Quand nous discutons, il prétend que Bordeaux est une ville bleue, je dis qu'elle est blanche. Aucun de nous ne l'a vue et nous nous disputons à moitié pour une chose qui n'existe sûrement pas. Un désaccord en pointillés qui ne rime à rien.
Et pourtant, nous finissons toujours par conclure qu'elle n'est pas rouge.
Ils m'angoissent avec leur compétition, leur sélection, leur qualification et tous les -ion -ion -ion imaginables. En sport, c'était bien quand on devait se laisser manipuler par l'autre; on me tordait comme une poupée de grenier, hop un bras étrangement placé au-dessus de la tête, une jambe qu'on tord sous la poitrine.
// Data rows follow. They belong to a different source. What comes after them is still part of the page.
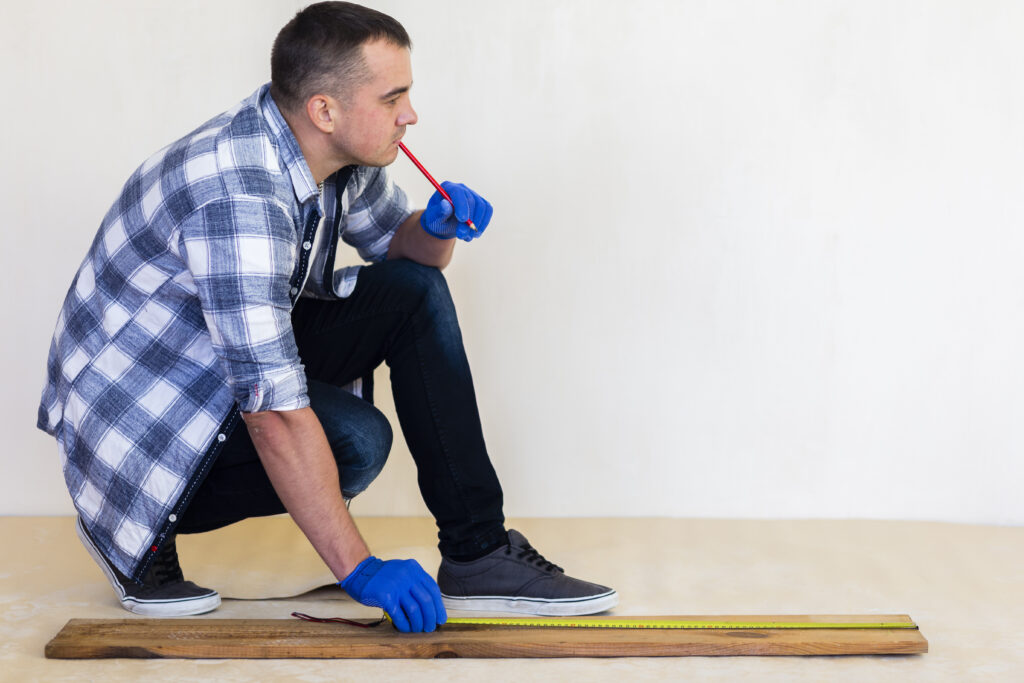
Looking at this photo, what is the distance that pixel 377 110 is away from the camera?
1.40 metres

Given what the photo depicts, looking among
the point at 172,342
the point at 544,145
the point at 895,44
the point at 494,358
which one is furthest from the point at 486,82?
the point at 172,342

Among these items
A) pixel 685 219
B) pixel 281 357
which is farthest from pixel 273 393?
pixel 685 219

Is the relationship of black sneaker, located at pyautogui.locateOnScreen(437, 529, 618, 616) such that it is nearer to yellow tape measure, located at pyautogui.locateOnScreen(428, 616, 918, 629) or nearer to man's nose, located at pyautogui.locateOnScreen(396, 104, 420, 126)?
yellow tape measure, located at pyautogui.locateOnScreen(428, 616, 918, 629)

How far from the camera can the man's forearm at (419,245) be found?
1.64 m

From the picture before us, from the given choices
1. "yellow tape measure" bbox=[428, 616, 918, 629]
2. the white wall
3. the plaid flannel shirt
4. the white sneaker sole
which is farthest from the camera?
the white wall

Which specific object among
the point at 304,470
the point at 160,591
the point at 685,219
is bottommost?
the point at 160,591

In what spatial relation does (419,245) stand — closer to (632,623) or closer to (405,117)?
(405,117)

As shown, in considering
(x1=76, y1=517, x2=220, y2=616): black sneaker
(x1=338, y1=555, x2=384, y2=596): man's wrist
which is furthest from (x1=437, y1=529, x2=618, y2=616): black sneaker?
(x1=76, y1=517, x2=220, y2=616): black sneaker

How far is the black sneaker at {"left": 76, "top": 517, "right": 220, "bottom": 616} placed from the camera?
151cm

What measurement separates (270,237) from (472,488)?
1.62 ft

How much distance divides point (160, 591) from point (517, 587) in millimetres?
570

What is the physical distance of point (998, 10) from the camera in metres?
2.06

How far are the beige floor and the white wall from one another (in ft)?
0.48

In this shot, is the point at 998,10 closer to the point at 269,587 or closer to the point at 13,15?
the point at 269,587
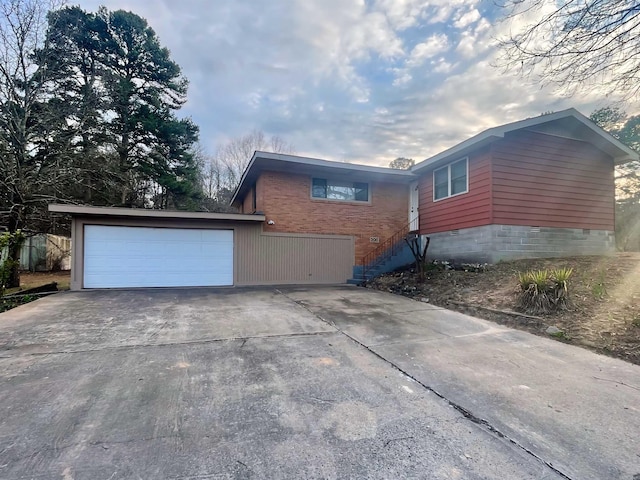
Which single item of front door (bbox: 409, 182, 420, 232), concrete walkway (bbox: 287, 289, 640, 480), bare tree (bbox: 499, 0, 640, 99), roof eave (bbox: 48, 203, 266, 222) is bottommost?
concrete walkway (bbox: 287, 289, 640, 480)

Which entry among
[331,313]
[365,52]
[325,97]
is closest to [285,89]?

Avec Tiphaine, on a dit qu'on referait l'humanité en commençant par le corps: on viderait tout l'intérieur parce que c'est moche, et puis j'enlèverai la peau parce que ça ressemble à du caoutchoux mort, et tous les cheveux tous les poils, puis on couperait les extrémités et les articulations pourraient se plier dans tous les sens. On pourrait se lécher le coude, par exemple (depuis qu'on m'a dit que c'était impossible, je suis très frustrée de ne pas pouvoir le faire). Voilà, "dévisagez-nous, nous vous défigurerons". Et enfin les gens seraient bien. Ils se baladeraient sur les trottoirs en se contorsionnant comme des courants d'air.
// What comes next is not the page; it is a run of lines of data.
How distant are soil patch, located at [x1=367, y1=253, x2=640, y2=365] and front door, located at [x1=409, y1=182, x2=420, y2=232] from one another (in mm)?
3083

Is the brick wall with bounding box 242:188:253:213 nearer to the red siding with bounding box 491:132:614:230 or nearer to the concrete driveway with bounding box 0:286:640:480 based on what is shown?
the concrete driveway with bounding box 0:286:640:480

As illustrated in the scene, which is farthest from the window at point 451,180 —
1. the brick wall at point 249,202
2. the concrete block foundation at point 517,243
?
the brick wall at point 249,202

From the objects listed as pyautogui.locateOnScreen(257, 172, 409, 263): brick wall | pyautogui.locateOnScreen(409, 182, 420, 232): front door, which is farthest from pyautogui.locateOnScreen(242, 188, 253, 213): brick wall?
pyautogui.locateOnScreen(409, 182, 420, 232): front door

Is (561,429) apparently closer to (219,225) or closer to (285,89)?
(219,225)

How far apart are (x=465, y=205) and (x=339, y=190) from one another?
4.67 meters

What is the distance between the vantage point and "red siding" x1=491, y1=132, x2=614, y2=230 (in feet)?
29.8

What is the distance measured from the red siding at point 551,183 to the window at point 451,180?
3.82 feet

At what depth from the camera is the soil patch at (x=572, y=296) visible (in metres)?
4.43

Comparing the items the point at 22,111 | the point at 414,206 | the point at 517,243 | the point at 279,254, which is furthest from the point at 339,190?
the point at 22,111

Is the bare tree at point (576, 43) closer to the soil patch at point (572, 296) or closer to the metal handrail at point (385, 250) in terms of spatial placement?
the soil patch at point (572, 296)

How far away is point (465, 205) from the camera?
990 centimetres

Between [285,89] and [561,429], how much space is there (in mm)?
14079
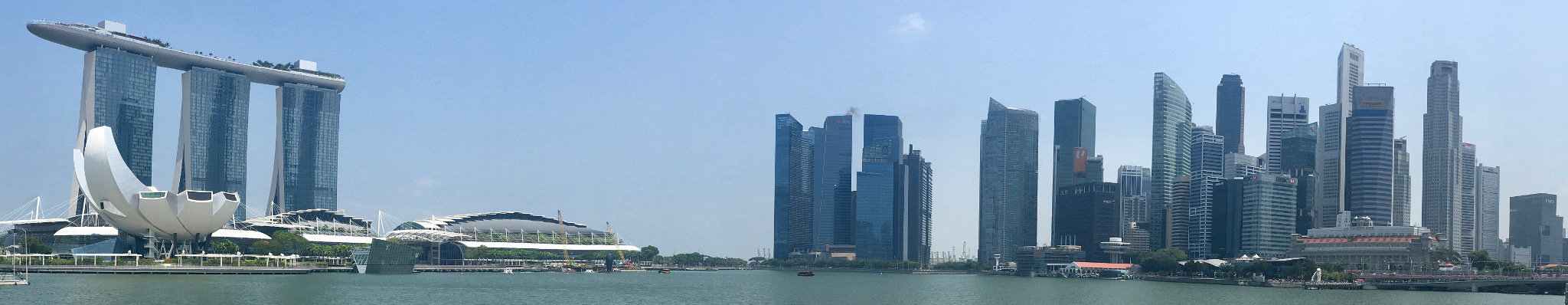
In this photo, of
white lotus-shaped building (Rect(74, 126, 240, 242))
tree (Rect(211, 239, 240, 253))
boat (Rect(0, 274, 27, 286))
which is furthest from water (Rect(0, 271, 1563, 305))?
tree (Rect(211, 239, 240, 253))

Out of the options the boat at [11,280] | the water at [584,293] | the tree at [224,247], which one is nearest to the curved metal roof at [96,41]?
the tree at [224,247]

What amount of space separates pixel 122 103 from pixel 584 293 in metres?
106

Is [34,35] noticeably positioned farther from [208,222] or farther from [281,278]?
[281,278]

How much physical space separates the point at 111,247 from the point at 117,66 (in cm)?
4628

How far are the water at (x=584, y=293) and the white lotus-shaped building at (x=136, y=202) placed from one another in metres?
13.8

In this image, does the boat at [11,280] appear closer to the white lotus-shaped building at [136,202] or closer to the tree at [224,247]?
the white lotus-shaped building at [136,202]

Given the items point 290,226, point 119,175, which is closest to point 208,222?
point 119,175

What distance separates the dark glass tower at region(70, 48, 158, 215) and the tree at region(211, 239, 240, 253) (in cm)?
2617

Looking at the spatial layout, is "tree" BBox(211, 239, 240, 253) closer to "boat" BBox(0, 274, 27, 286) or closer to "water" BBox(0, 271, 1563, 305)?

Le chantier me manque, toujours après coup comme d'habitude. J'aimais les chocolats chauds pris à quatre heures du matin parce que pas envie de dormir, les Fort Boyard en transportant des tables ou en courant avec une bâche sous un orage (et la bâche ressemblait à une immense cape de super héros, ou à la traîne d'une princesse en super-plastique), regarder les étoiles filantes sur la même bâche et pouvoir dire "Ah, j'en ai vu une" en même temps que l'autre, polémiquer pour celle qui prendra le matelas de Coline, m'allonger sur l'estrade pendant que la petite demoiselle du chantier essait de me persuader de jouer aux pirates avec elle, regarder les gens faire le téléviseur avec un cadre en bois, compter nos points de maladresse, grimper sur des mottes de paille, être près du feu même si c'est trop chaud, faire de la musique avec des coquilles St-Jacques, chanter Ricorée le matin encore plus faux que Anne, arracher les herbes des murets -surtout quand elles cèdent dans la main avec la racine, ça donne l'impression d'être calmé -, et là-bas les chouettes effraies sont des gens bourrés qui ronflent quelque part dans la cour
A mort le matérialisme guilleret mais
c'était tellement
bien.
Dans un monde parfait je
[pas de guêpes, bien sûr]
[ou alors des guêpes édulcorées, qui font pas bzz et qui piquent pas, et qui mangent uniquement des feuilles d'arbres, et qui se posent sur les doigts des gens comme des oiseaux de dessins animés. Voilà.]
J'en n'en suis pas sortie ratiboisée de bonheur mais j'ai l'impression que mon serpent technicolor sur le visage en est un peu plus vif.